Return only those lines of the records below in which "world" appears.

Data items:
--------------------------------------------------

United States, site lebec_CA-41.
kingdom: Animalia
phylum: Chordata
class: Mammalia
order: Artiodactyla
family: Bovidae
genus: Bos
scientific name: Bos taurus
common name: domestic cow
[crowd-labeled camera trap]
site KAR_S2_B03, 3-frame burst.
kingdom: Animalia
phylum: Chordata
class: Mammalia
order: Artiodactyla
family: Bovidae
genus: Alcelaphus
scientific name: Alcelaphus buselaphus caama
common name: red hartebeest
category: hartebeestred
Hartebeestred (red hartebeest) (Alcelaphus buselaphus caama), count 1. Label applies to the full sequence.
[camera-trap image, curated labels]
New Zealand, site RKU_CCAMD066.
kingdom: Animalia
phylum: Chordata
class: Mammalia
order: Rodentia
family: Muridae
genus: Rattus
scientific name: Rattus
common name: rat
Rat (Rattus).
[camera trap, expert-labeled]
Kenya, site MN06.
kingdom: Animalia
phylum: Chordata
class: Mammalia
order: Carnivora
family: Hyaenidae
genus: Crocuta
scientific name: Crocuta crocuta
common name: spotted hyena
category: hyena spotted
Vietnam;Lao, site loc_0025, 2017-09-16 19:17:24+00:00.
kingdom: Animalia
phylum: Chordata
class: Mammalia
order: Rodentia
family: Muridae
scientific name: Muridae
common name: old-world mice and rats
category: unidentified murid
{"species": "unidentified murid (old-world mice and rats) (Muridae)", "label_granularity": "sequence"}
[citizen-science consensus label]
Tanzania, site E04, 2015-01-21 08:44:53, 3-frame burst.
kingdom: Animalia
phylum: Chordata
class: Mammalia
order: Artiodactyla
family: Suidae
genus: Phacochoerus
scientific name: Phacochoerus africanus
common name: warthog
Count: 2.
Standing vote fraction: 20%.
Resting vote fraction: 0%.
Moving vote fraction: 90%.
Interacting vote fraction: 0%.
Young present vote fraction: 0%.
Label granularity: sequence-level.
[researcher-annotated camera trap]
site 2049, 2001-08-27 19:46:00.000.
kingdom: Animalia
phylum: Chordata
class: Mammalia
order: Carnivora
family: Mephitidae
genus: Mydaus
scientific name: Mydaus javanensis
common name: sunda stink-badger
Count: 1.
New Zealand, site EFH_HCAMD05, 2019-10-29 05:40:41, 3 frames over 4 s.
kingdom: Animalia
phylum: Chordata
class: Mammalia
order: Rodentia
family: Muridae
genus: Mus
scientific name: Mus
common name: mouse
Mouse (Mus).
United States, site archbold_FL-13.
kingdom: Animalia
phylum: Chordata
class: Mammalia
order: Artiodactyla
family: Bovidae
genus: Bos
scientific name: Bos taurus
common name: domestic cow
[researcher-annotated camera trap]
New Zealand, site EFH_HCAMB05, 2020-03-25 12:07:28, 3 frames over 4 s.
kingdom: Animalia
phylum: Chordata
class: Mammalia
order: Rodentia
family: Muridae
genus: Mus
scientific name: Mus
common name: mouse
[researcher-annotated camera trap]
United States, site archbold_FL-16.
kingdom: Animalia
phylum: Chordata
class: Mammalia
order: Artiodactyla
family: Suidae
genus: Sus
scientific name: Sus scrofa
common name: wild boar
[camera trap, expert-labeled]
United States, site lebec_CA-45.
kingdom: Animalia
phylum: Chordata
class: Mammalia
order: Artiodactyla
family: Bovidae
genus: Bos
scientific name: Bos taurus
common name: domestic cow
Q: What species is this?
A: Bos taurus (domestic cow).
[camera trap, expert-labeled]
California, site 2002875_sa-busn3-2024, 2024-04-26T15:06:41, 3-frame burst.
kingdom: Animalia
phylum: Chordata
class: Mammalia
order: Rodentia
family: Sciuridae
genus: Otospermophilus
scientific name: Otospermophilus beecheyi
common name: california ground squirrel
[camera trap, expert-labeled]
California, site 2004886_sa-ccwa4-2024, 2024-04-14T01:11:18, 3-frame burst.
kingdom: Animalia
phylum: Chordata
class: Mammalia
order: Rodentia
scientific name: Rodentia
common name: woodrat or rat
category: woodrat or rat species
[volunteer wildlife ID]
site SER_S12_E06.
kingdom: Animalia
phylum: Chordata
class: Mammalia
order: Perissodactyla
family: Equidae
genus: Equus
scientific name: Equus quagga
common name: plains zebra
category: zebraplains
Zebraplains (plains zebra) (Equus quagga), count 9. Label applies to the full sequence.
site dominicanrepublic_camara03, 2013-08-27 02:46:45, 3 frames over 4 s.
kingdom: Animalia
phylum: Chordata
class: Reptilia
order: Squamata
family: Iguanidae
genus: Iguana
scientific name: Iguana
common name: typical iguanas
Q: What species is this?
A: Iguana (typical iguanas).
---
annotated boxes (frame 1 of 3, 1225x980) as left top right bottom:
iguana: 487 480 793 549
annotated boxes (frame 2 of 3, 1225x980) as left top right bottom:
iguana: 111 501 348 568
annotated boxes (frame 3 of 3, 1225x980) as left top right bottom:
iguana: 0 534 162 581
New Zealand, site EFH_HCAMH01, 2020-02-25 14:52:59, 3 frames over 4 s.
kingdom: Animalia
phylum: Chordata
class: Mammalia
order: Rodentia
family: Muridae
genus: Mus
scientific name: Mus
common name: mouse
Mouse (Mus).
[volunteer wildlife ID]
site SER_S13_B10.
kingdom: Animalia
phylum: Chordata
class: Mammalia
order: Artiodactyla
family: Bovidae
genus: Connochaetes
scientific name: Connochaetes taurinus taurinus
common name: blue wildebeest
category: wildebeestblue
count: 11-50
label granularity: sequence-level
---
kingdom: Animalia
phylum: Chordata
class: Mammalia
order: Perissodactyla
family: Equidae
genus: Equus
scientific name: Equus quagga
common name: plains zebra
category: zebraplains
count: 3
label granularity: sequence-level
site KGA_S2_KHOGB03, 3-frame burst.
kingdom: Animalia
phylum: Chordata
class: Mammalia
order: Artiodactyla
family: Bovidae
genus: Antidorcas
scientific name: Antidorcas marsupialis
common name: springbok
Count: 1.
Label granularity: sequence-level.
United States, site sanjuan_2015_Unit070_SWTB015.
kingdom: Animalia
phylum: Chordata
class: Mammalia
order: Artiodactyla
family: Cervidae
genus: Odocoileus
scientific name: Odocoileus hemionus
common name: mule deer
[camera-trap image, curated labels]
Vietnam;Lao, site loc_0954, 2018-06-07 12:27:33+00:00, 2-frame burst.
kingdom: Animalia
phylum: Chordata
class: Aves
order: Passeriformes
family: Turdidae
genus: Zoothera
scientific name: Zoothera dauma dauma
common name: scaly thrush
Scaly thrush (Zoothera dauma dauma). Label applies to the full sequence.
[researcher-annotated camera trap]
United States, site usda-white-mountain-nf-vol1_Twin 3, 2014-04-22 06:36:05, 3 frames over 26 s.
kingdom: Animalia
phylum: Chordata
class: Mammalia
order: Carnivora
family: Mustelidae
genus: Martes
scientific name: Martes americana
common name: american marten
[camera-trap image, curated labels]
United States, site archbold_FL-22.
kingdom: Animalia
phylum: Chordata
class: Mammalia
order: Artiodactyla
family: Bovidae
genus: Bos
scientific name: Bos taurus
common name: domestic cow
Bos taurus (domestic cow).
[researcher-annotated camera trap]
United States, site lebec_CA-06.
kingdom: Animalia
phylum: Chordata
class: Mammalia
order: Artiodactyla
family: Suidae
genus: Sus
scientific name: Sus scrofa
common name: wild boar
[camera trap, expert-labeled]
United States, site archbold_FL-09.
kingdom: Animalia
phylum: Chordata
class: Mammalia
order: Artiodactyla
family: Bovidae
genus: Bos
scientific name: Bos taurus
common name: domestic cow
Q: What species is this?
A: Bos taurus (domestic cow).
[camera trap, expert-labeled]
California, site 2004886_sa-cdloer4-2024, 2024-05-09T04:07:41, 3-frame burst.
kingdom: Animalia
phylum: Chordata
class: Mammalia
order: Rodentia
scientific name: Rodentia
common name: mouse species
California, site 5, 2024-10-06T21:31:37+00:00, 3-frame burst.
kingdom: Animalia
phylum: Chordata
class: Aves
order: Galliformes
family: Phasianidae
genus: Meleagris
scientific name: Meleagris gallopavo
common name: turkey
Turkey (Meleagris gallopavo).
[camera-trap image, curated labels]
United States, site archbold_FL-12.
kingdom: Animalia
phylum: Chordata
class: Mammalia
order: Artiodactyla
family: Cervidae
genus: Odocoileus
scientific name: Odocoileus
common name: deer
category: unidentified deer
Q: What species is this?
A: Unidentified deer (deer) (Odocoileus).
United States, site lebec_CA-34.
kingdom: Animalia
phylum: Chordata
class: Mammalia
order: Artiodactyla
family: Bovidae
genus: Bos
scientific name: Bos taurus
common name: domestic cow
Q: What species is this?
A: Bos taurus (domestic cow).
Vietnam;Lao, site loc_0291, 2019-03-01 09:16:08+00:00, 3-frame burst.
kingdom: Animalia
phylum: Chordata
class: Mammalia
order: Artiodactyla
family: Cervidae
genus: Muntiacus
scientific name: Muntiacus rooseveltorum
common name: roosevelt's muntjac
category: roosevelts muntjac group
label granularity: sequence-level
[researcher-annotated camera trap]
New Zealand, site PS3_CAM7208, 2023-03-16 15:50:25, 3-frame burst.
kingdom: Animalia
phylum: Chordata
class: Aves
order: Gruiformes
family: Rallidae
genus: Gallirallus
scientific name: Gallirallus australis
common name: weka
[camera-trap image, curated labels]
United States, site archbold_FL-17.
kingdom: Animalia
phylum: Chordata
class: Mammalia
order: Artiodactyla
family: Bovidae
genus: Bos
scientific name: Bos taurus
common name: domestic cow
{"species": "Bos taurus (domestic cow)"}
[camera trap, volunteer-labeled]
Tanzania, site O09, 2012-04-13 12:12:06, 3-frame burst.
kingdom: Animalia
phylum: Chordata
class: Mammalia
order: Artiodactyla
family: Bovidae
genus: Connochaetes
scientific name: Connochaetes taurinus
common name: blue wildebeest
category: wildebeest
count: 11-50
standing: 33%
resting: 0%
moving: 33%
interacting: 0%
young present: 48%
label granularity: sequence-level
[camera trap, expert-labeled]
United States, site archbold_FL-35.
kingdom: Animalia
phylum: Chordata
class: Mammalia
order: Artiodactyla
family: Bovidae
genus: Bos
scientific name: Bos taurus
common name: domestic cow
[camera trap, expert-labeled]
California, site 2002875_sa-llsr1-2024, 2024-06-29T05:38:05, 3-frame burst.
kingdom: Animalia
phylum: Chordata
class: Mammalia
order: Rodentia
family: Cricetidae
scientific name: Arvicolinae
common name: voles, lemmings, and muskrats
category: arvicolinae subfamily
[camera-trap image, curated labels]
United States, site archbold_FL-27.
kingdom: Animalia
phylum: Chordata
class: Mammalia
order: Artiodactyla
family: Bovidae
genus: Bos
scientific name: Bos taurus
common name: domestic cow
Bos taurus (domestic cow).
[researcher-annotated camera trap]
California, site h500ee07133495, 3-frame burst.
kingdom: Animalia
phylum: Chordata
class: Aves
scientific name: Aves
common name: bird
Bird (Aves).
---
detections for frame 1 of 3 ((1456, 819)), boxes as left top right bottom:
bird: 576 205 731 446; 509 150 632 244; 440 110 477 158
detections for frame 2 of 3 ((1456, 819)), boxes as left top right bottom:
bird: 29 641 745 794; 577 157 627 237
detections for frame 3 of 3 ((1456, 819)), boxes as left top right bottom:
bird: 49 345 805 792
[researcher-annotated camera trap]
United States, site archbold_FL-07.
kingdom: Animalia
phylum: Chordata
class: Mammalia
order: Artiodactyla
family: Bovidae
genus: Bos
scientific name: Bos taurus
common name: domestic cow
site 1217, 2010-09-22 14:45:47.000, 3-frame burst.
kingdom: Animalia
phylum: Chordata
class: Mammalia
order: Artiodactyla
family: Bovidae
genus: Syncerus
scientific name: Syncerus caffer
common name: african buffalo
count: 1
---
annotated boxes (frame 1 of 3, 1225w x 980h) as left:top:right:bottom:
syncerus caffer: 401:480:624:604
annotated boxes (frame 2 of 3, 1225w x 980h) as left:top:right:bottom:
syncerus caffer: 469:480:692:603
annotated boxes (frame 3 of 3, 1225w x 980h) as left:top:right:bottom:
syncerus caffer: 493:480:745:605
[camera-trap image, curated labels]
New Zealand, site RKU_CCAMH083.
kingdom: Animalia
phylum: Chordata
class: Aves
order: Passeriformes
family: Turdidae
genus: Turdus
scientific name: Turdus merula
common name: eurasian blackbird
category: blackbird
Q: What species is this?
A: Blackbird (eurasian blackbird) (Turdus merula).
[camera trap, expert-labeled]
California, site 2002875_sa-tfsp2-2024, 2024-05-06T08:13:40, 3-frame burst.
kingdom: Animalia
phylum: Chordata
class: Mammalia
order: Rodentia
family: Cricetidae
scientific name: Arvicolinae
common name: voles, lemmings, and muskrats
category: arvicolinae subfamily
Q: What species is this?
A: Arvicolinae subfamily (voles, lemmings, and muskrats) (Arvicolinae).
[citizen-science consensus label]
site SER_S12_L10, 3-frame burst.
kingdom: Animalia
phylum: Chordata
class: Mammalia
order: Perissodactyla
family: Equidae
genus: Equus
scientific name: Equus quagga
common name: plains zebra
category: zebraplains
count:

--------------------------------------------------

> [PROBLEM SOLUTION]
common name: old-world mice and rats
{"species": "unidentified murid (old-world mice and rats) (Muridae)", "label_granularity": "sequence"}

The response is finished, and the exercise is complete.